* [Exercice proposé 1]: Traduisez en anglais la phrase suivante, tirée de la chronique sur Daytripper : « Son plus grand handicap, croit-il, est la figure écrasante de son père. »

* [Texte]:
____________

Des galipettes entre les lignes

Chroniques littéraires.

06 février 2013

Daytripper - Au jour le jour

DaytripperRoman graphique des frères Fabio Moon et Gabriel Ba.

Bras de Oliva Domingos écrit pour la rubrique nécrologique d’un grand quotidien de Sao Paulo. Alors qu’il écrit les morts des autres, il ne parvient pas à écrire sa propre histoire, à devenir l’écrivain qui sommeille en lui. Son plus grand handicap, croit-il, est la figure écrasante de son père. Malédiction ou héritage ? C’est que la suite de l’histoire dira.

____________

* [Matériel fourni]:
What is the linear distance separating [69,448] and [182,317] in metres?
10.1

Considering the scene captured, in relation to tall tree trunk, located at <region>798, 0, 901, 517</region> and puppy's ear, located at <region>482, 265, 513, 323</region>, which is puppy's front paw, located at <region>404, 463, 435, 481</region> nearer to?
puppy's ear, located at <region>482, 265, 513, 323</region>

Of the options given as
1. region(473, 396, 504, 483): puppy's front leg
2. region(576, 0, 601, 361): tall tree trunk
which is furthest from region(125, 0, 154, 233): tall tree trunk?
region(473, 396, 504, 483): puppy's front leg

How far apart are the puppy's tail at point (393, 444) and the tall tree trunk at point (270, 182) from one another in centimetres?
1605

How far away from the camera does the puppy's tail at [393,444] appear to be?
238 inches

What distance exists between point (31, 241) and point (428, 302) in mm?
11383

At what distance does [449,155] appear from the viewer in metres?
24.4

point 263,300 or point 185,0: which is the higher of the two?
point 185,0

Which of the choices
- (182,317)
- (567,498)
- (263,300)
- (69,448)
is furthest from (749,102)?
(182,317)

____________

* [Exercice proposé 2]: Recopiez à l'identique les lignes du listing, en commençant par celle qui contient « point 263,300 or » et en allant jusqu'à la fin du listing.

* [Réponse attendue 1]: His greatest handicap, he believes, is the overwhelming figure of his father.

* [Réponse attendue 2]:
point 263,300 or point 185,0: which is the higher of the two?
point 185,0

Which of the choices
- (182,317)
- (567,498)
- (263,300)
- (69,448)
is furthest from (749,102)?
(182,317)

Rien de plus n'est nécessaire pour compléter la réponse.